/rhipe-arima

An R/Hadoop Arima analytic using Rhipe to submit mapreduce jobs.

Primary LanguageRApache License 2.0Apache-2.0

Rhipe ARIMA

This implementation of the ARIMA (AutoRegressive Integrated Moving Average) algorithm is based on R, Hadoop, and the RHIPE (Hree-pay) framework.

Rhipe webpage: Rhipe

Analytic Requirements

  • R packages forecast and chron
> installed.packages()
# make sure all packages are >= 3.0.0 
# if not run the below update and check again
> update.packages(checkBuilt = F, ask = F)

# for some reason codetools did not update the first
# time but did the second
> update.packages(checkBuilt = T, ask = F)

# install additional packages
> install.packages(c("forecast", "chron"))

Input

The Rhipe ARIMA analytic assumes the data will be in the following format:

IDENTIFIER\tTIMESTAMP(YYYY-MM-DD HH:mm:SS)

Output

It will also output the data in the following format:

IDENTIFIER\tTIMESTAMP(YYYY-MM-DD HH:mm:SS)\tSTANDARDIZED_RESIDUALS(a floating point number)

Example


A base example is provided, working on the Flight Data that can be found here - http://stat-computing.org/dataexpo/2009/the-data.html.
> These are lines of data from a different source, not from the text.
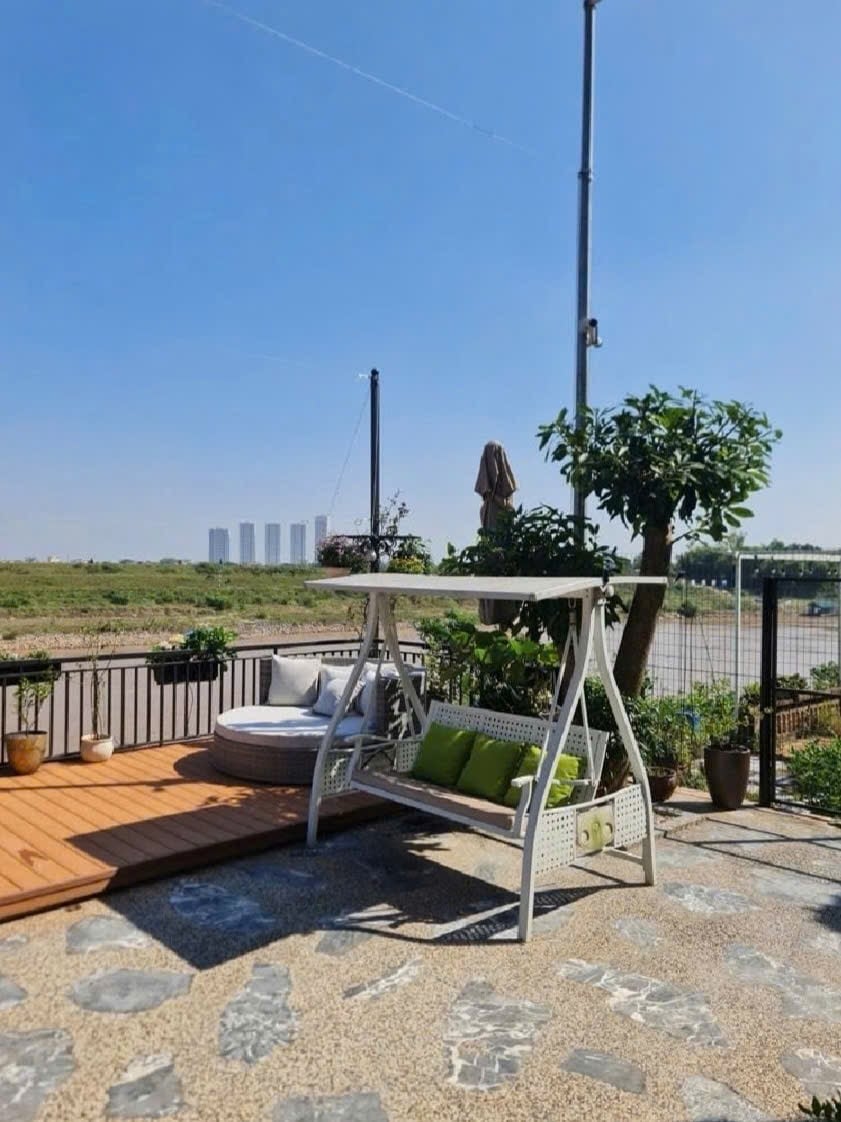 Biệt thự ven sông Bắc Cầu, Long Biên 300m² giá 33.5 tỷ - View sông Hồng tuyệt đẹp!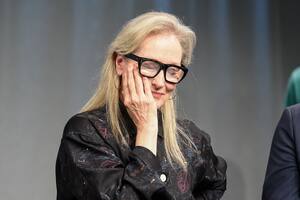 Meryl Streep, emocionada hasta lágrimas y acompañada por su hermano se prepara para recibir el premio Princesa de Asturias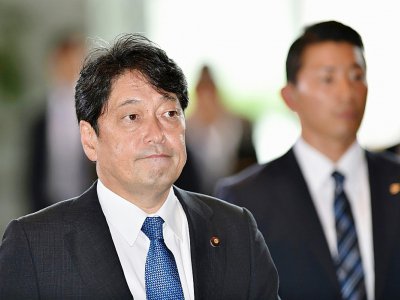 Le nouveau ministre de la Défense Japonais Itsunori Onodera, dans la résidence officielle du Premier ministre Shinzo Abe à Tokyo, le 3 août 2017 - Kazuhiro NOGI [AFP]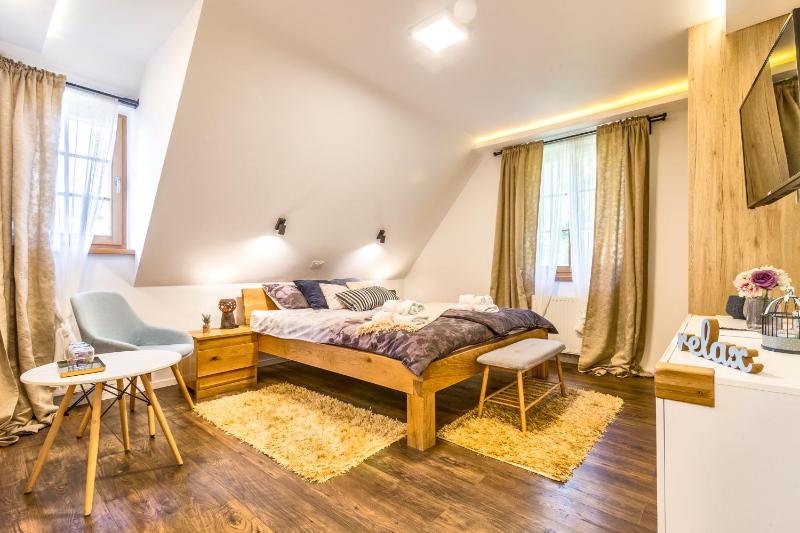  Superior King Room image 1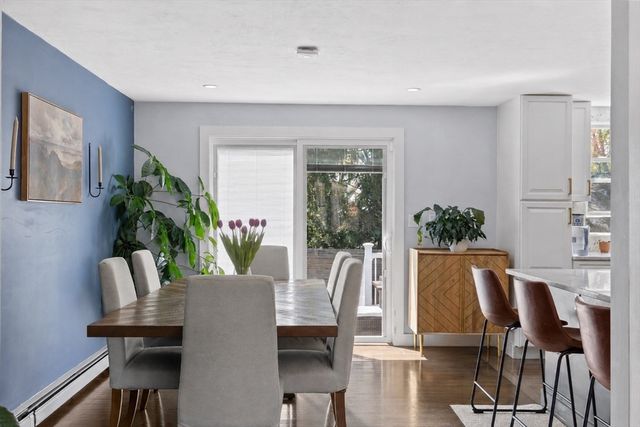 59 Wyvern St, Boston, MA 02131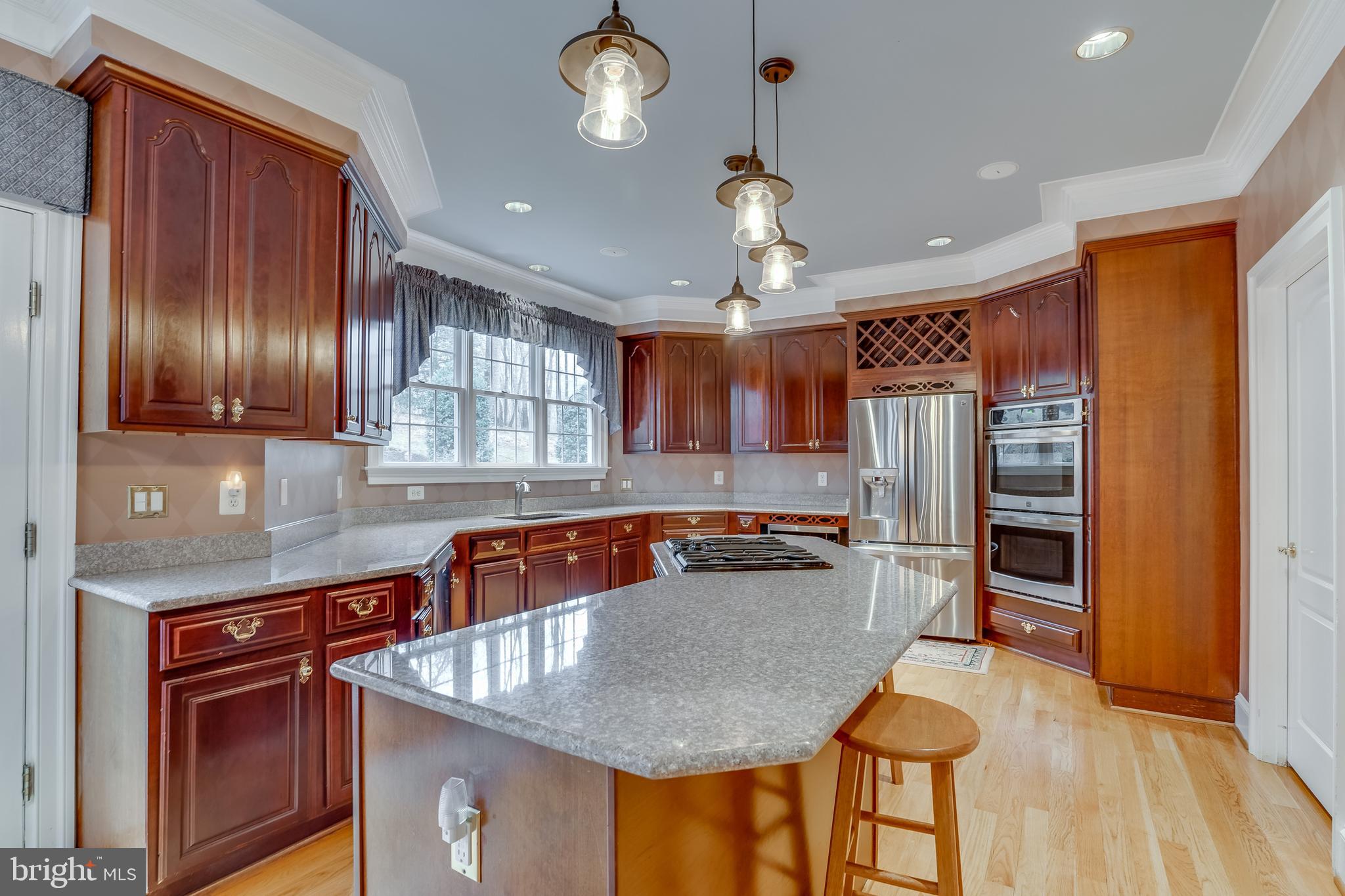 6905 Newman Road Clifton, VA 20124 - Photo 15 of 48 Kitchen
Rscript rhipe_arima.R /tmp/airport_deps_sample /analytics/arima/airport days 4

The first argument after rhipe_arima.R is the input file.
The second is the output directory.
The third is how to aggregate the data. Possible values for this third argument are days,hours,minutes,secs
The fourth is the threshold, in standard deviations, a residual must be above to be emitted

This image shows a sample of how you could visualize the results of this example. It shows number of departures per day for each airport and using the results of the analytic plots marks the days when the standardized residual is greater than 4.

Other Information

Please make sure you can read and write from the /tmp directory as well as any other directory you specify.